● Given passage
#####

Stumped
Magazine's

Ten Minute Guide

An inside look into the unusual,
the newsworthy and the asinine stories
of the last week in the film world.

New Releases

The Boy Next Door

THE PLAYERS: Starring Jennifer Lopez, Ryan Guzman and John Corbett; written by Barbara Curry; directed by Rob Cohen. Released by Universal. Rated R.

THE PLOT: A woman’s (Jennifer Lopez) younger neighbor develops an obsessive crush on her.

THE SKINNY:
– This is basically The Crush (with Alicia Silverstone) with the sexes reversed.
It kind of surprises me that this type of thing doesn’t go on more often.  Hollywood has been doing this for different races for a while now—The Wizard of Oz was turned into The Wiz, Vacation was turned into Johnson Family Vacation and The Honeymooners was turned into, well, a black version of The Honeymooners—it really does strike me as odd that more movie characters aren’t swapped around for the different sexes.  I feel like 48 Hours with Frances McDormand and Wanda Sykes might actually work.  Sure they’re doing it with the Ghostbusters, but why stop there?  It would also allow me to watch the male version of Sex and the City and ponder how Ms. Big turned out.  I’m excited by the thought already!

– This is exactly the type of movie I’d want to star in if I was an ego-centric, forty something actress.  Wait, I get to be the lead in a movie where a hot teenager with wash board abs is willing to kill to be with me?  Where do I sign up?

– I’m pretty sure I saw this on an episode of CSI: Miami.  David Caruso took off his sunglasses, announced that justice would come to both boys and men and then walked off frame leaving nothing but a blood red sky behind.

– I’m not sure what would get the average person to see this movie.  It’s not just that everyone has seen a variety of this before, but there isn’t anyone anywhere that will be surprised by anything in The Boy Next Door.

YES IT’S TRUE: North and South Korea are still officially at war.  They signed a cease fire agreement that culminated in the creation of a 148 mile wide demilitarized zone, but still are technically at war.

The Gambler

THE PLAYERS: Starring Mark Wahlberg, Jessica Lange and Brie Olson; written by James Toback and William Monahan; directed by Rupert Wyatt. Released by Paramount. Rated R.

THE PLOT: A man (Mark Wahlberg) owes a lot of money to a loan shark and tries to gamble his way back into the black.

THE SKINNY:
– I like my Mark Wahlberg wearing track pants, a Red Sox cap and running away from the Southie cops.  I don’t like him playing an English professor.  Granted, his English professor is dating a student, owes his life to a loan shark and attempting to gamble all his money back, but this is not my Mark Wahlberg!

#####

● Stated problem 1
In the film guide, who directed The Gambler?

#####

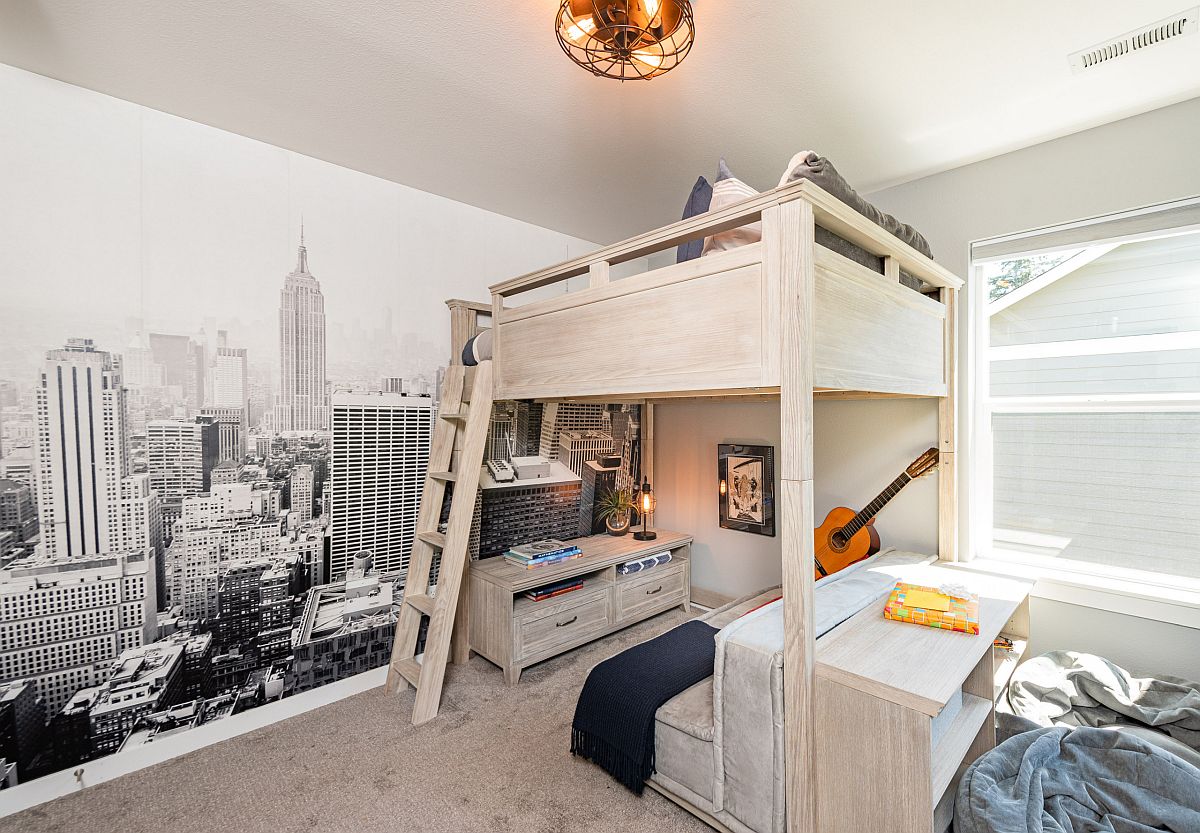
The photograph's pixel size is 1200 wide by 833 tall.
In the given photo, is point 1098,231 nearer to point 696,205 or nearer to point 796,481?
point 696,205

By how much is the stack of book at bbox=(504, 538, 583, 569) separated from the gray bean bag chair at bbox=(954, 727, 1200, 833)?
1.94 meters

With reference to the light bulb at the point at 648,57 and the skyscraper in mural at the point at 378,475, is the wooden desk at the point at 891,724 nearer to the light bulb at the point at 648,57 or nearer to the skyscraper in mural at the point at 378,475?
the light bulb at the point at 648,57

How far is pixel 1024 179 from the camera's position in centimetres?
231

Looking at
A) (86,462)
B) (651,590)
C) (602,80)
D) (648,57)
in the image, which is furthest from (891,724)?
(86,462)

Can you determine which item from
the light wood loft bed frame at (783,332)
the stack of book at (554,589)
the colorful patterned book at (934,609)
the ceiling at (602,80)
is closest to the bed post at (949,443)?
the light wood loft bed frame at (783,332)

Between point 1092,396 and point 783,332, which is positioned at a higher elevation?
point 783,332

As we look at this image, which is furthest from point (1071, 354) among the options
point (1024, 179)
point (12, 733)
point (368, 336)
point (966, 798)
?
point (12, 733)

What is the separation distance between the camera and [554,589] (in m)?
2.81

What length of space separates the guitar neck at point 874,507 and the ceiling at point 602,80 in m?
1.49

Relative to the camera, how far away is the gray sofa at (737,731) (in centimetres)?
150

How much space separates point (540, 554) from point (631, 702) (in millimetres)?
1156

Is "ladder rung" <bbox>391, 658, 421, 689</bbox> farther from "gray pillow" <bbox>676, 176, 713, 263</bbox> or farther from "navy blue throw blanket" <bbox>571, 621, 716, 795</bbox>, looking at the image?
"gray pillow" <bbox>676, 176, 713, 263</bbox>

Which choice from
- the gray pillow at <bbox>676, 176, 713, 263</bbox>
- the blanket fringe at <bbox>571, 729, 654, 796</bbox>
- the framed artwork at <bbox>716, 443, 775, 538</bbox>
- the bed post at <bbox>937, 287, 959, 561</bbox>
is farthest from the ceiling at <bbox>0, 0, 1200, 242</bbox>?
the blanket fringe at <bbox>571, 729, 654, 796</bbox>

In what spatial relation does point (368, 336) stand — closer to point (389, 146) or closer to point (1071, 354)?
point (389, 146)
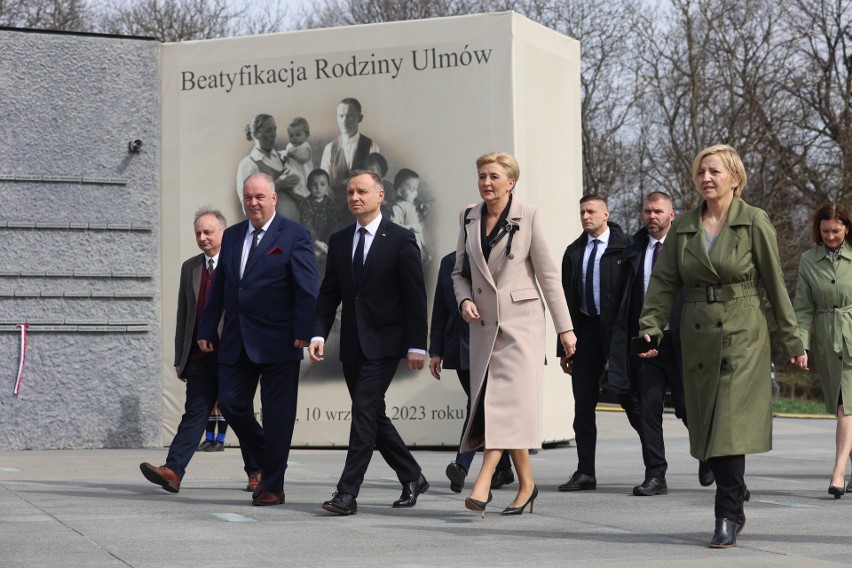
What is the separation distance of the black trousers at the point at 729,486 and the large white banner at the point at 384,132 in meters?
6.13

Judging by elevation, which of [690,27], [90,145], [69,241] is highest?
[690,27]

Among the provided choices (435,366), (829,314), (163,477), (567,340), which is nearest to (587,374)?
(435,366)

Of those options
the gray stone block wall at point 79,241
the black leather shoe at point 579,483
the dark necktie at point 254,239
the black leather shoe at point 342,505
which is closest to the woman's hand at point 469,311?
the black leather shoe at point 342,505

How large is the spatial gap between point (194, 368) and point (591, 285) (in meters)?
2.65

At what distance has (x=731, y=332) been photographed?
617 centimetres

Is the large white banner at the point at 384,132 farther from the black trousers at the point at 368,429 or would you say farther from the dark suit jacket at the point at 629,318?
the black trousers at the point at 368,429

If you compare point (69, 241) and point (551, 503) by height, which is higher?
point (69, 241)

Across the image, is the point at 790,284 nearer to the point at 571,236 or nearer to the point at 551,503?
the point at 571,236

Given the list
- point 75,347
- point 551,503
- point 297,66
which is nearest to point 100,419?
point 75,347

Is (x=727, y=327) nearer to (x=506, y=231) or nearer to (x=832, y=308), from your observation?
(x=506, y=231)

#####

● Stated problem 2
Give the stretch of the records from the line containing "How much space" through the line containing "617 centimetres" again, switching "spatial" to "physical" and leaving everything else unchanged. Leave the pictures out.

● Full answer 1
Rupert Wyatt

● Full answer 2
How much space separates point (540, 554) from point (631, 702) (in millimetres)?
1156

Is "ladder rung" <bbox>391, 658, 421, 689</bbox> farther from "gray pillow" <bbox>676, 176, 713, 263</bbox> or farther from "navy blue throw blanket" <bbox>571, 621, 716, 795</bbox>, looking at the image?
"gray pillow" <bbox>676, 176, 713, 263</bbox>

Which choice from
- the gray pillow at <bbox>676, 176, 713, 263</bbox>
- the blanket fringe at <bbox>571, 729, 654, 796</bbox>
- the framed artwork at <bbox>716, 443, 775, 538</bbox>
- the bed post at <bbox>937, 287, 959, 561</bbox>
is farthest from the ceiling at <bbox>0, 0, 1200, 242</bbox>?
the blanket fringe at <bbox>571, 729, 654, 796</bbox>

In what physical relation does point (368, 336) stand — closer to point (389, 146) or closer to point (1071, 354)?
point (389, 146)
What is the separation distance of the black trousers at the point at 729,486 and the large white banner at the point at 384,132 in meters?
6.13

Judging by elevation, which of [690,27], [90,145], [69,241] is highest?
[690,27]

Among the provided choices (435,366), (829,314), (163,477), (567,340), which is nearest to (587,374)?
(435,366)

Of those options
the gray stone block wall at point 79,241
the black leather shoe at point 579,483
the dark necktie at point 254,239
the black leather shoe at point 342,505
which is closest to the woman's hand at point 469,311?
the black leather shoe at point 342,505

How large is the physical gap between point (194, 368) and point (591, 285) (in meters)?
2.65

At what distance has (x=731, y=332) been photographed?
617 centimetres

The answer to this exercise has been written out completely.